I was going to leave this topic alone for a while, but like a moth to the flame, I return to the discussion on Health Care Reform.
I’ve been eavesdropping on a variety of newsfeeds and comments from “small business” folks regarding the proposals being discussed in the Senate as well as President Obama’s “Kroger Chat.” What I found interesting is that no one has discussed one of the major reasons why small business struggles with today’s system – government regulations!
If you live in Texas, as I do, or other states with small business “reform” regulations, you may have watched these regulations work against small employers rather than assist. When these “reform” laws were passed over a decade ago, they were created so that “small” employers had options and could not be refused coverage. We would have a competitive marketplace where no business could be denied coverage. Yet, over the years these regulations have become a chain around the neck of businesses and has stymied competition. Why?
Under small employer reform in Texas, insurance providers must provide coverage to a small business, but they can also upcharge in excess of 60% if the account is considered “risky.” What eventually happens to many small businesses (like many printers) is that no other provider is willing to take a small “sick” group without tacking on the surcharge – which in most instances makes switching carriers financially impossible. Thus, the employer is faced with reducing coverage, transferring more and more costs to the employee, and all of the above. The last option being the one most often chosen. The worse case scenario, which is occurring too frequently, is to drop all insurance coverage.
Here’s the law of un-intended consequences in action. The State of Texas passed regulations to supposedly help create a competitive environment for small business. Over time these regulations have created a system which is probably a major reason why Texas leads the U.S. in the un-enviable category of individuals with no insurance coverage.

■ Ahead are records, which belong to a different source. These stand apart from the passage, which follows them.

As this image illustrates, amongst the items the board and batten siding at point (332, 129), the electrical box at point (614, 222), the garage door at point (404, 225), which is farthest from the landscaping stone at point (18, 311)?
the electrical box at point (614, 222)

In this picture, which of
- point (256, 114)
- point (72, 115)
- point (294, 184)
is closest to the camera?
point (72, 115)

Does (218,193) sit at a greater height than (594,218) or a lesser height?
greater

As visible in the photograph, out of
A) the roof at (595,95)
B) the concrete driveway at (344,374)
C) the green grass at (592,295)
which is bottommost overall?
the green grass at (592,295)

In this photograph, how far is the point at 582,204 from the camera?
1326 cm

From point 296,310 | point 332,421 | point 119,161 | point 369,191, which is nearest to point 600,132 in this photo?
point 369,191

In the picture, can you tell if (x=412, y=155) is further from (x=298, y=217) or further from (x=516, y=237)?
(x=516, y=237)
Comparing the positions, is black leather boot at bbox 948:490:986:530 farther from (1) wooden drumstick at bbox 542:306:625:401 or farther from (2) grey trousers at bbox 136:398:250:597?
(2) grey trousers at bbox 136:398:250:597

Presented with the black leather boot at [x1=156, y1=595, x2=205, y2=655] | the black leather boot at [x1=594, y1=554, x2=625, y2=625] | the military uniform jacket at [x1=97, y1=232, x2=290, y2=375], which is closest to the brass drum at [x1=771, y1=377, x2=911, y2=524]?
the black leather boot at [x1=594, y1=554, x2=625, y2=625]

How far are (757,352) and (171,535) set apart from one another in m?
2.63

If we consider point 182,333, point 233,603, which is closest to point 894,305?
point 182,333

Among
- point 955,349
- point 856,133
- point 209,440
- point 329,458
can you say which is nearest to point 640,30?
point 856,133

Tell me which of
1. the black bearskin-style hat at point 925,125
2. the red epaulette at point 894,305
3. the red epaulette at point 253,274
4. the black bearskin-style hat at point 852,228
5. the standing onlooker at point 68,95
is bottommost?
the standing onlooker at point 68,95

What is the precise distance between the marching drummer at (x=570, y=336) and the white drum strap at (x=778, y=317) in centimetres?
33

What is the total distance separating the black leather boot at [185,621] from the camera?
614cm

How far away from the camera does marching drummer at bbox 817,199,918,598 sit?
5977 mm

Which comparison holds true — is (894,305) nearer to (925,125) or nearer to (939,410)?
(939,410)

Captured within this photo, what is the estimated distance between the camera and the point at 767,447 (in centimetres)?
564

And here’s what concerns me – where are the questions dealing with the issue of existing state laws which could still be in place after the feds create their “sausage?” Are the state regulatory agencies going to readily give up their hodge-podge of regulations which have always kept the concept of “co-ops” from being reality? No one is talking about the reasons why we should have community rating rather than group rating (although the President has suggested it) . The folks on the left side of the aisle insist that business pay for health care — why shouldn’t EVERYONE be party to bearing this cost. And don’t even get me started about all the government and municipal plans which will probably be exempt from this so called reform. Hmmmm. The more I think about it, maybe socialized medicine isn’t such a bad deal.